■ **Written instruction**
Update the rows below by replacing "object" with "point" and keeping everything else the same. Leave the pictures out of your answer.
***** Given data *****
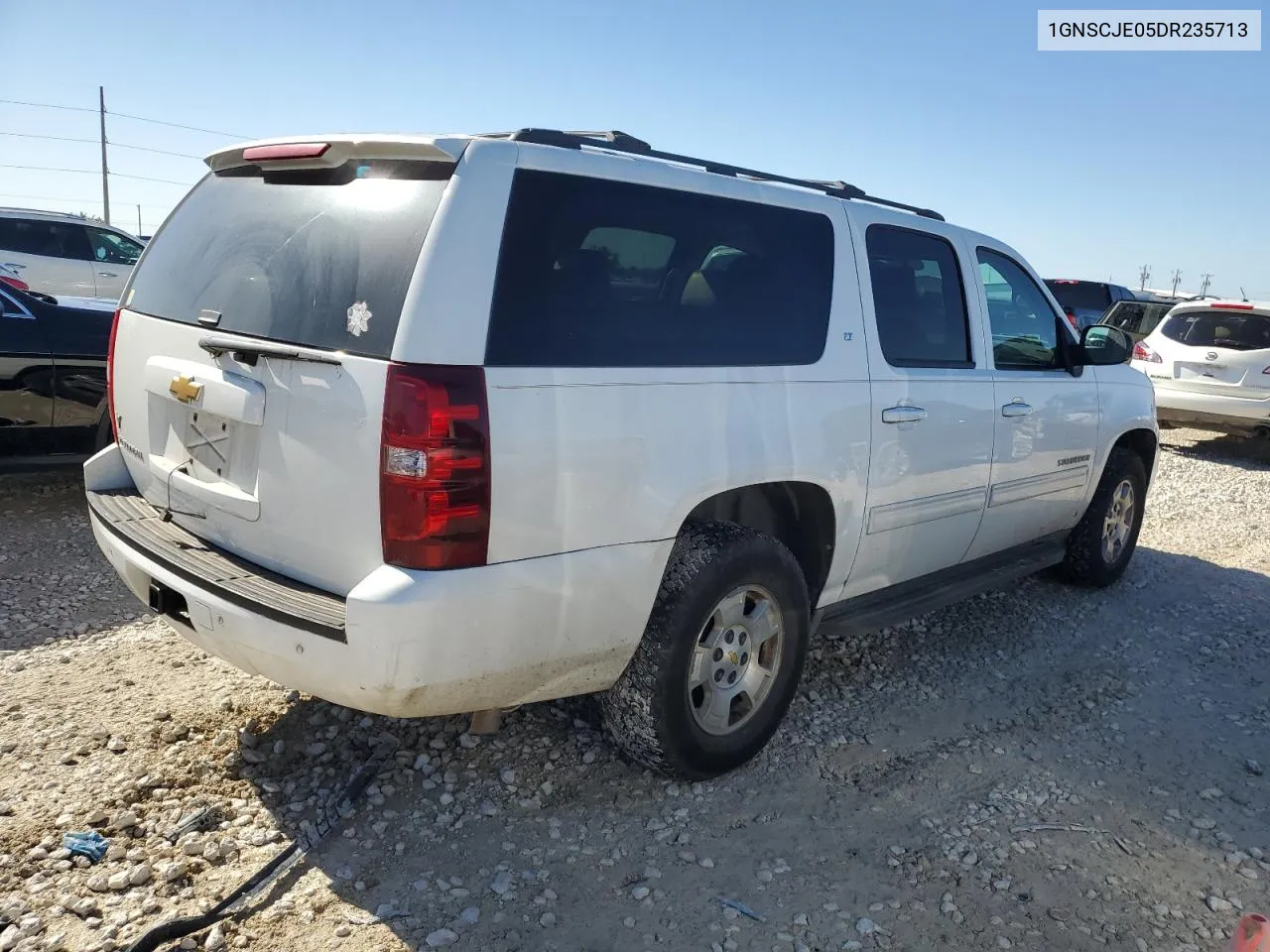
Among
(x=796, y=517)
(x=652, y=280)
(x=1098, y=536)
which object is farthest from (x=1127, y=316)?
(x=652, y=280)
*****
■ **Reply**
Among
(x=796, y=517)
(x=652, y=280)
(x=1098, y=536)
which point is farthest from (x=1127, y=316)?
(x=652, y=280)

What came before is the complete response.